Time-out is very important. The care-giver must give himself or herself permission to do enjoyable, restful, curative things - enjoy a glass of wine, a game or a sport or a hobby. I wrap myself in the physical labor of tending a garden or playing music. I take weekends off far away from a telephone. Learning stress management techniques such as meditation and regular exercise is important.

 

Maintenance of boundaries is vital. Accessibility by phone may need to be limited during time off work, even if it means disconnecting the telephone. Nobody can maintain single-handed 24-hour care and I believe one should not attempt to.
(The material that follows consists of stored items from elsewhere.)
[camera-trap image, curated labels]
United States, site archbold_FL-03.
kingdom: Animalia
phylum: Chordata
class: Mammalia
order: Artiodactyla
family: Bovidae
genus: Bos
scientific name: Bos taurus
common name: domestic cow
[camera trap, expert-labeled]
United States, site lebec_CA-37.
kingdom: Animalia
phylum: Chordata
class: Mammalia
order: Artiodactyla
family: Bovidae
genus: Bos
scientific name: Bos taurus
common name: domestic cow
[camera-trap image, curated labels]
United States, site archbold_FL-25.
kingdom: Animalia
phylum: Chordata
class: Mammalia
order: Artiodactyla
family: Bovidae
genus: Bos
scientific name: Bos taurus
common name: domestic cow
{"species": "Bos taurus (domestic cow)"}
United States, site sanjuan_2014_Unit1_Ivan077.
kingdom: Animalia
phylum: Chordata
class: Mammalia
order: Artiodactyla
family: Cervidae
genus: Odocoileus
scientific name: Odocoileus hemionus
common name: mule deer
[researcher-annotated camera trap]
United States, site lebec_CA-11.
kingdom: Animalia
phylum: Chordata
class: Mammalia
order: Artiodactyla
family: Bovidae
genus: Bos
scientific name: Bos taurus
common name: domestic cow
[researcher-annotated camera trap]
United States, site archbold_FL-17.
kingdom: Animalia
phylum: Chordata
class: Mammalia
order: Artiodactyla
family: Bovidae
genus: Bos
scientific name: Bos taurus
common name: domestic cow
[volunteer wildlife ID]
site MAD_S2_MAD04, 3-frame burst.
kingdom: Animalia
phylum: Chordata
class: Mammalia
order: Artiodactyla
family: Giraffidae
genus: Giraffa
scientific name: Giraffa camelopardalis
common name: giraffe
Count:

One must be clear on what kind of service one is competent or prepared to offer. I often have to resist being cast in the role of lover or favorite son or rescuer. Feelings of impotence or frustration may sometimes be resolvable by consultation with or referral to a colleague or community resource.


Conclusion

 

In South Africa we have lived through a nightmare. The consequences of apartheid will still haunt our country for generations. Those of us in the helping professions have often felt helpless in the face of powerful state repression and guilty that we do not speak out more and risk detention ourselves. I believe that it has been possible to make some contribution to alleviating the suffering and the damage by using my legitimate professional skills and standing to provide a witness to the human rights violations in the courts and to provide some physical and emotional healing.


REFERENCES

Truth & Reconciliation Commission (1998). Truth and Reconciliation Commission of South Africa Report. Cape Town: CTP Book Printers.